Thoughts on movies, pop culture, Asian American identity, Taiwan, English teaching, and, occasionally life.
It's an interesting article. I sort of wanted more from it, though I understand that it's an article, not an essay, and that there are space constraints and all that. I often wonder if I would Anglicize my name if it were harder to pronounce... I doubt it, but I don't know. I knew a lot of people in high school whose real names I *never* knew... people who never even mentioned that they had other names. After our screening of "The Color of Fear" (I'll have to tell you about that sometime), Le Mun Wah had us all tell our partners our real names... it was an excercise I sort of wish I'd been able to do earlier in life, since I already knew the real names of all of the people in Ops (except for Justine, who does not like her real name nor wish to be called by it).... Andy, Althea, Curtis... names one didn't have to think much about. The only one that might give a person pause was Anchulee Julie Raongthum... but Julie really is her middle name, and her parents chose it because they liked it, not because it sounds like Anchulee to people with no idea how to pronounce Thai names (and only her family calls her Julie anyway - she goes by Anchulee to everyone else).Hrm... do you have a Japanese name? I was always under the impression that you didn't (or that if you did it wasn't so much that you anglicized your name as that you shortened it), but I also realize that I don't know for sure.-Jam
forgive the simple knee-jerk response, since i'm sick and things seem to be tragic in my brain today...this article strikes me as rather angsty and narrowminded for someone who presents himself as coming from such a strong community. since when was being asian-american so far from being american? why is his expression of vietnamese-roots-ness via name so important? why so intolerant of ignorant others? and, most importantly, why haven't i made your links list yet???

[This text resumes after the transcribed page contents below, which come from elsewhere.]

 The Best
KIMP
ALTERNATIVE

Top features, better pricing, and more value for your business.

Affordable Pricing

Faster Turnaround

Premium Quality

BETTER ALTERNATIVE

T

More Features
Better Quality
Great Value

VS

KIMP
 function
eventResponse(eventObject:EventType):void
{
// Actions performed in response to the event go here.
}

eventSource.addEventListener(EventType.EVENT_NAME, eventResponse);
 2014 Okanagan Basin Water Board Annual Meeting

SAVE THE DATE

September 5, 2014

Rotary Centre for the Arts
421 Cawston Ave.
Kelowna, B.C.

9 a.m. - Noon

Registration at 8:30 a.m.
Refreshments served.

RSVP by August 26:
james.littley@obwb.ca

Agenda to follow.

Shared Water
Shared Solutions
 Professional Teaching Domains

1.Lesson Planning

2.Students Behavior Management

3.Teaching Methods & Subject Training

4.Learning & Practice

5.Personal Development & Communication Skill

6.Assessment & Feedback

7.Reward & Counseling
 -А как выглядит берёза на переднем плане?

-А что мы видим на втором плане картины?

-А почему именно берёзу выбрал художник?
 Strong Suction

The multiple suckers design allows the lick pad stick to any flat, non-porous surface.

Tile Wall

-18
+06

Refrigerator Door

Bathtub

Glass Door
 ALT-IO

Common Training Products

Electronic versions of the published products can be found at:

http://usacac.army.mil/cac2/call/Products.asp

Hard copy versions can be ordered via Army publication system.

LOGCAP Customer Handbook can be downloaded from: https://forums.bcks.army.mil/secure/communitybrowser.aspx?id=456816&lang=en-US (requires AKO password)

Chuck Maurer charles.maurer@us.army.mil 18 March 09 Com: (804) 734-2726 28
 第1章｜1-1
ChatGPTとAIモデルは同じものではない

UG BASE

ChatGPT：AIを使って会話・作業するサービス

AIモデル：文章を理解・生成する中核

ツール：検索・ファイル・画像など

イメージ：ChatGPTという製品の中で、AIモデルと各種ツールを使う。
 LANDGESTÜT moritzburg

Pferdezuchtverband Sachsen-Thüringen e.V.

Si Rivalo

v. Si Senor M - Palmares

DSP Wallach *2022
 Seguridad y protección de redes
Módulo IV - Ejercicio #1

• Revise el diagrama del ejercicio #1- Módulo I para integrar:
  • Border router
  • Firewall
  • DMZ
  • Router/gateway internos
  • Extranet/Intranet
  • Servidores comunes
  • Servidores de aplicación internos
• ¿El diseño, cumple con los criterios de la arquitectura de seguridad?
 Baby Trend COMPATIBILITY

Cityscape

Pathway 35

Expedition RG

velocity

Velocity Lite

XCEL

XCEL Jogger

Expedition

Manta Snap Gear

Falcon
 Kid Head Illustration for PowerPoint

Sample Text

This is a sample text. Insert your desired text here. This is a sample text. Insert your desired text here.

Email me! I have no other friends here :)
But seriously... In a sensible world, this is the kind of topic that would be completely meaningless, above the practicalities of a person choosing their own name and a few people having problems pronouncing it. Sad that it isn't.
In answer to Jamaica's question, I do have a Japanese name, but it's my middle name. However, in my grandparents' generation you often find out that people you've called by a name all their life actually named themselves that. For example my grandfather goes by George but apparently his real name is Joji, and my grandmother goes by Amy, but her real name is Yemi. It is interesting that people often have another side to them. I often wonder here, with white guys who date Taiwanese women and don't speak Chinese what it's like to date someone who's "real" name, aka Chinese name you probably don't even know. In response to Katie's comment, you probably haven't read the article very carefully since the writer is a woman. Not a man. Also growing up in an area with lots of Asians, particularly in our generation, there's lots of things like that happen. For a while in high school, I went by my Japanese name, and eventually changed back, because I found people start to assume very different things about you. It's a pain to have to spell your name, more people assume that you are foreign born. Everyone mispronounces your name. They sound like very small things but after a while, like most things they start to wear on you. I know people on both sides of the line, people who have kept their Asian names as first names and then those kids named John Lee and Jenny Kim, and most people on the West Coast know one or 13. Unfortunately, like the writer points out, the Anglicization of other names tends not to be particularly accurate and can lead to people having names like Dong or worse. It also creates more ways to mispronounce names. We'll probably have to agree to disagree. You don't have to like it if I do, but keep in mind that having the name that you do, you probably have not had the same experiences as she has. After going by my Japanese name, my perspective about names changed a lot simply because of the experiences that I had. Clearly the pressure is there because people even in Taiwan feel compelled to have an English name. You don't have to like it but it does happen.
Yikes. I knew I was about to get schooled once I said that things were pretty tragic in my brain. I think we will have to agree to disagree. Le sigh.
Katie, you know me better than to make remarks about race, and not get a lengthy response from me. In response to your more important question, I haven't added you because I'm lazy and changing the template is a pain, I'll do it soon though.